In my continuing effort to be as prepared as possible for this crazy adventure, I spoke to someone who knows exactly what I’m going through, because she did the same thing for her husband! When we first started this process, my nurse mentioned that if I wanted to talk to another live donor she could make that happen. I put the conversation off for a while, but then after a friend had me talk to her friend that donated a kidney on behalf of her husband, I realized talking to someone who has been through what I’m about to go through would be very helpful.
While her situation is a bit different than ours–she and her husband are a little older than Derek and I, he had a different kind of liver disease–so much of what she shared was a lot like what Derek and I are going through.
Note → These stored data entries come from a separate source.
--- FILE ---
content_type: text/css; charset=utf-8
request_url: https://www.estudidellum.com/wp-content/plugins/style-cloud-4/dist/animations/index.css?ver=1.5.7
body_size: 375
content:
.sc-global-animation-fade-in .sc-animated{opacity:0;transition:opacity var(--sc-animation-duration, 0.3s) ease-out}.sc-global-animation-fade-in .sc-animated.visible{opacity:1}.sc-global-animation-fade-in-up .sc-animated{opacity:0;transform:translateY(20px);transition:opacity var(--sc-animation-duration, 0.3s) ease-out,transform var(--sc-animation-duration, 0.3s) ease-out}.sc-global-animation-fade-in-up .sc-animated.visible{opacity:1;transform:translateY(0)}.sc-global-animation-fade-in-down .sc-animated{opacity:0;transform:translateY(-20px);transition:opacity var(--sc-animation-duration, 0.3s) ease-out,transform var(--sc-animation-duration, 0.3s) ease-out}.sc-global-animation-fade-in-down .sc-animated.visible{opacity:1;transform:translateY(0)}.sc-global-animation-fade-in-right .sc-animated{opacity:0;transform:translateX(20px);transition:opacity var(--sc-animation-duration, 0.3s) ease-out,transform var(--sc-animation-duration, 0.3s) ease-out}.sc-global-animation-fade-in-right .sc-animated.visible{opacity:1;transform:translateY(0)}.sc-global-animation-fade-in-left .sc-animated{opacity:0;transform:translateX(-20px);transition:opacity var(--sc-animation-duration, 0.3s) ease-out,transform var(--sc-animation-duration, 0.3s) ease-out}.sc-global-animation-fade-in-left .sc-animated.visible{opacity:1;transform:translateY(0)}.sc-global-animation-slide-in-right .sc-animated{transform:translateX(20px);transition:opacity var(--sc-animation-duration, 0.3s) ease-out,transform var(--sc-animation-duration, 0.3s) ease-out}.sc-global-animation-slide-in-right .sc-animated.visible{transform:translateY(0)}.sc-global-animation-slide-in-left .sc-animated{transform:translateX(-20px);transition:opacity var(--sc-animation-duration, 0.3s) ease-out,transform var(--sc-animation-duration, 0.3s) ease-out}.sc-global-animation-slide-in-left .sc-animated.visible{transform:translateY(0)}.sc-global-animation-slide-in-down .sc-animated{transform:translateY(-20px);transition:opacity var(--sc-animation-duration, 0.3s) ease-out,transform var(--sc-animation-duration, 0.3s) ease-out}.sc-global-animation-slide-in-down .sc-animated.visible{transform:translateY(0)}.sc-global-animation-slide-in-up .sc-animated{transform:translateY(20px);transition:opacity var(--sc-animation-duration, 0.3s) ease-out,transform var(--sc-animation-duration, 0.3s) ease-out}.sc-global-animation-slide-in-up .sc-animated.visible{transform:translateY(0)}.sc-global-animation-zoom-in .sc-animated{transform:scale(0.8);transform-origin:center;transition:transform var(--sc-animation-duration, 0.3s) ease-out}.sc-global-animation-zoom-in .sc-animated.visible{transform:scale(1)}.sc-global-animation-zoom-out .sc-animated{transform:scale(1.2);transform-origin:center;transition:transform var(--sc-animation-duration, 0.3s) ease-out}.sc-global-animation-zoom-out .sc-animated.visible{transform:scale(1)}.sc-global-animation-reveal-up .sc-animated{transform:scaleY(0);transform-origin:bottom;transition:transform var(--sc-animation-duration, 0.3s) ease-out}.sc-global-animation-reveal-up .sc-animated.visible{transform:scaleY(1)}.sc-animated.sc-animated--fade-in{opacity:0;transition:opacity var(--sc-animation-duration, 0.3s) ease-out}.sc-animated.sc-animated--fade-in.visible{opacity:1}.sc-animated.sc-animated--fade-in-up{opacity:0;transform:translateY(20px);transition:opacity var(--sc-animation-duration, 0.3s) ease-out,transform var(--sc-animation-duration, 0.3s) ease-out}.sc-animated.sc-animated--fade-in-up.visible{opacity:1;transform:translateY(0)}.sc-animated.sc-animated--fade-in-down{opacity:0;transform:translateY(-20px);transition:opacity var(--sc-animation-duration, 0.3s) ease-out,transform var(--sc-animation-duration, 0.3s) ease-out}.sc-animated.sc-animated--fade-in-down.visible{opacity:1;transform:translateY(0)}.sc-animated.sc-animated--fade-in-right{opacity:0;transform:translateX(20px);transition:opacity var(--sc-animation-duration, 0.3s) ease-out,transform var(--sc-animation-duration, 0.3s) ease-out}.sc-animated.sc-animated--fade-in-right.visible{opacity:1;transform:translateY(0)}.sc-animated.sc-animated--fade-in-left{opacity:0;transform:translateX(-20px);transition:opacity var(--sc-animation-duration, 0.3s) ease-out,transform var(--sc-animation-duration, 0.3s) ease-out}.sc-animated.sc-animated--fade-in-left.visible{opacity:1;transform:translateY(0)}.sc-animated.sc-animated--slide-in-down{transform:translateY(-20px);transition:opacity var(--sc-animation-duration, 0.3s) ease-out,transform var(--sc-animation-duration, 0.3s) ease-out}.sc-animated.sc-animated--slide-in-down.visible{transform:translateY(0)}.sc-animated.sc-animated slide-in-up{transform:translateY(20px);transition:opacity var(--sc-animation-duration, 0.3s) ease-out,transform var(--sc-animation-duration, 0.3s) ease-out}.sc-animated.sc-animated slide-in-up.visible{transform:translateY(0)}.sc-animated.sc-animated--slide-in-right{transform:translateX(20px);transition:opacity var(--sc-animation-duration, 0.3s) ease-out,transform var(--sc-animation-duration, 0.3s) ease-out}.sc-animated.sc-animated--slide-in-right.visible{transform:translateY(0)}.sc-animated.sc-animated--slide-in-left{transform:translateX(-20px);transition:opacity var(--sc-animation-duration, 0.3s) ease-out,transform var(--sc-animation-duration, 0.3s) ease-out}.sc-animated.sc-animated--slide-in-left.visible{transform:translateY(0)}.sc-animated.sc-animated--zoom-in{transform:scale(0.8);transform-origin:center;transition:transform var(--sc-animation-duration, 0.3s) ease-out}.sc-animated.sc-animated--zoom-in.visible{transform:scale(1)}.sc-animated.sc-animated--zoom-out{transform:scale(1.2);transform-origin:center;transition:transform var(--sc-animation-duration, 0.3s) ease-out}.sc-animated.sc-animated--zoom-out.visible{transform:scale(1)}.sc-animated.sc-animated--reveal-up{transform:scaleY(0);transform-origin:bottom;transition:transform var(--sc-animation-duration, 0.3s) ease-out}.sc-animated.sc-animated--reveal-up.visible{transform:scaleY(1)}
She and her husband do not have children, she is very competitive, and as soon as the option of live donation was offered up, she knew she wanted to be the donor. She was very honest, and gave real insight into what it might be like for me. It’s hard to tell a person what major abdominal surgery will be like because we all heal and handle surgery a bit differently, but she confirmed a lot of my positive assumptions, and assuaged a lot of my fears.
Their surgeries were on a Monday and she was home by Friday, with her husband home a day or two later. She mentioned that the biggest help was having someone bringing them dinner for the first month. A friend set up a calendar, and people signed up to make sure they had a low sodium, nutritious meal every night. She said it was the highlight of the day, sitting down at the table with her husband to have dinner. I’ve been making and freezing meals the past couple of weeks, but I know we will need help from everyone willing to get us to eat enough!
While we were talking, I kept thinking, this is so amazing! She understands everything I’m going through, I understand everything she went through and we just met! She mentioned that going through this with her husband was almost a gift, the only thing she could think of as an analogy was if they both climbed a mountain together. It affected them differently, but they were both working towards the same goal. Every time she answers the survey that Lahey sends periodically, she checks the box ‘yes definitely’ when asked if she would be a live donor again.
I’m so relieved that I was able to talk to her, it helped so much. I emailed my nurse right after and said I couldn’t wait to return the favor to someone else, to talk to a potential live donor about our experience. She emailed me back and said, “Patients mentoring other patients is so valuable. There is no one better to discuss a situation than someone who has lived it.” I couldn’t agree more.